*TASK INSTRUCTIONS*
Count the lines in the entries below that contain the word "wooden". Reply with the number alone.

-*-

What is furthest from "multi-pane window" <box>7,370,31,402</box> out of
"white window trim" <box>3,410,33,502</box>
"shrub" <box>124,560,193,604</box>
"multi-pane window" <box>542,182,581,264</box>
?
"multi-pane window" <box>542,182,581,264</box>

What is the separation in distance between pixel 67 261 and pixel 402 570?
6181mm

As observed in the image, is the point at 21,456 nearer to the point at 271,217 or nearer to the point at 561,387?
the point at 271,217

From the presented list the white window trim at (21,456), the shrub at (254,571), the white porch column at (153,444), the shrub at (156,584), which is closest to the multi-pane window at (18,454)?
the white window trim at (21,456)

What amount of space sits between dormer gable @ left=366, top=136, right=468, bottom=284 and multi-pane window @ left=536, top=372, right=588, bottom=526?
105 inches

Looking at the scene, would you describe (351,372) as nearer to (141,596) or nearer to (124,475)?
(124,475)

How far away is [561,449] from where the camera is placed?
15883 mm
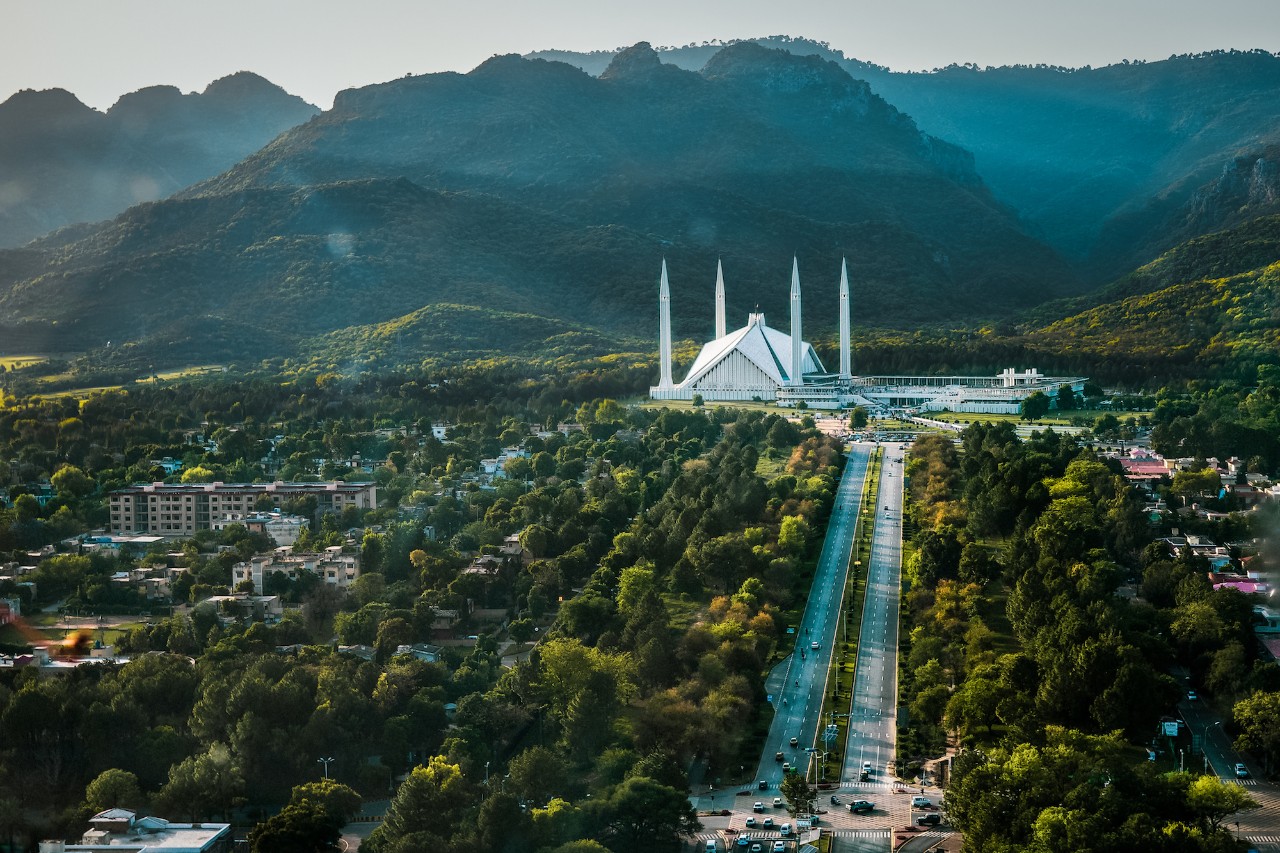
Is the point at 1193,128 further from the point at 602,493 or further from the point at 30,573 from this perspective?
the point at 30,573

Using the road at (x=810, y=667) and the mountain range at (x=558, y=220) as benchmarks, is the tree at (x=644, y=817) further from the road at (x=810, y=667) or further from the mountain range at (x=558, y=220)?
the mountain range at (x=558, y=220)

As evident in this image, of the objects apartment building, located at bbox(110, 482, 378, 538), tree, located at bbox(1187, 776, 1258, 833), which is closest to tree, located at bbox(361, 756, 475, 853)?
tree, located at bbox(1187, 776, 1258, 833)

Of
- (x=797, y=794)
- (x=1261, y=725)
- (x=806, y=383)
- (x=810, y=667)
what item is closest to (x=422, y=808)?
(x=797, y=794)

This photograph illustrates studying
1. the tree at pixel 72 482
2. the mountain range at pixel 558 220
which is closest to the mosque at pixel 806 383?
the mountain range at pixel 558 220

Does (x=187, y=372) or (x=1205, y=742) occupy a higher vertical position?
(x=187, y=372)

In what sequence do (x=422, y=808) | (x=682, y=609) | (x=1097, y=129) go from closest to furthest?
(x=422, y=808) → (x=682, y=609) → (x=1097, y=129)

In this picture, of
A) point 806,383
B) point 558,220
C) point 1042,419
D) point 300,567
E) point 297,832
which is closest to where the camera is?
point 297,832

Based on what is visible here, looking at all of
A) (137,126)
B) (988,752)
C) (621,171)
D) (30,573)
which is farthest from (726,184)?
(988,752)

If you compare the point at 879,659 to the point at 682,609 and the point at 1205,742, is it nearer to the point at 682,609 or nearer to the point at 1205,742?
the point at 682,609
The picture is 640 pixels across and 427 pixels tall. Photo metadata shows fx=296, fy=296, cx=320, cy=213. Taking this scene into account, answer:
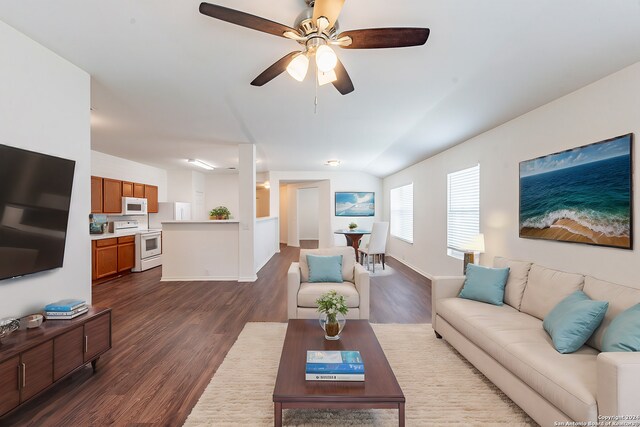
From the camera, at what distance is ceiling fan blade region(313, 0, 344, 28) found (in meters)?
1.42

-*-

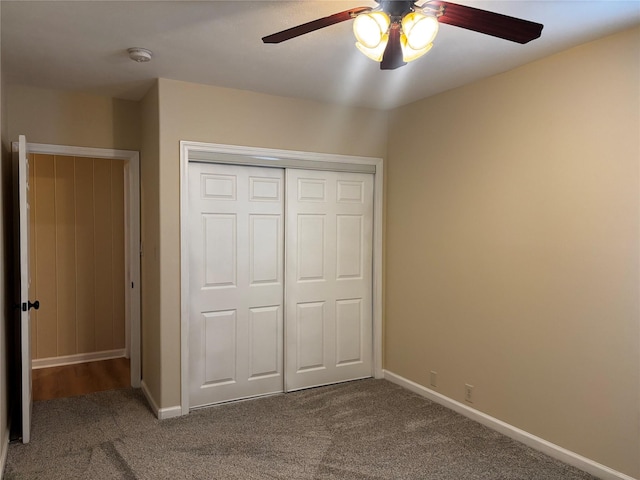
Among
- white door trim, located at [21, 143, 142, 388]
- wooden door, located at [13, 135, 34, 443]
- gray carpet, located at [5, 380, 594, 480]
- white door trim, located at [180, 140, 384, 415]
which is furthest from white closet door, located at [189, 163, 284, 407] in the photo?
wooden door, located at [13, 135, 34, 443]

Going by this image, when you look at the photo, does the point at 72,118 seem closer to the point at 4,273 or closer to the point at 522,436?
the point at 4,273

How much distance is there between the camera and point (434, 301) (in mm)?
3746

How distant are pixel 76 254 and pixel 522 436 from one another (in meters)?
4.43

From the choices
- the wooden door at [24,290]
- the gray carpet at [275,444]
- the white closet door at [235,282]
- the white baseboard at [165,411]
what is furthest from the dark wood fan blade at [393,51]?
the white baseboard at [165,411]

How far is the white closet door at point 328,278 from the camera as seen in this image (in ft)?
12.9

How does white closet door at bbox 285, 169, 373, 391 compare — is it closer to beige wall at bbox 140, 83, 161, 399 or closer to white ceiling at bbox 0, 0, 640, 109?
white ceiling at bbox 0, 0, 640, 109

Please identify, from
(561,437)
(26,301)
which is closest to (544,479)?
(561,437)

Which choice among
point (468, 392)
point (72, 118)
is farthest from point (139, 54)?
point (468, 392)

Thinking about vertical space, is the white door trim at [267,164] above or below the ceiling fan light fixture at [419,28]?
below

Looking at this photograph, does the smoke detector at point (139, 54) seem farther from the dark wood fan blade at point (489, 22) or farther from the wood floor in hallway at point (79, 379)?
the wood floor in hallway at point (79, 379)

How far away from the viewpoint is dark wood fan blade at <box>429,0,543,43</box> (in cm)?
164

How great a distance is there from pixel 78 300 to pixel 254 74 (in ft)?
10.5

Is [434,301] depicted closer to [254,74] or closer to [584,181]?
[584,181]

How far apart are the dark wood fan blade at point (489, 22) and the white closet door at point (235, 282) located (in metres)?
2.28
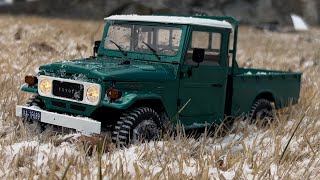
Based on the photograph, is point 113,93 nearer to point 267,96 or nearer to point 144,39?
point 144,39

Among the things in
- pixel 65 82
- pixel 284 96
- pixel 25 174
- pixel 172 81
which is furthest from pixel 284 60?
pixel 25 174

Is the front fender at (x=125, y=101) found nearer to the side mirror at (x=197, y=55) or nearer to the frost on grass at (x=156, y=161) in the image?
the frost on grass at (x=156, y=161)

-*-

*RESULT*
3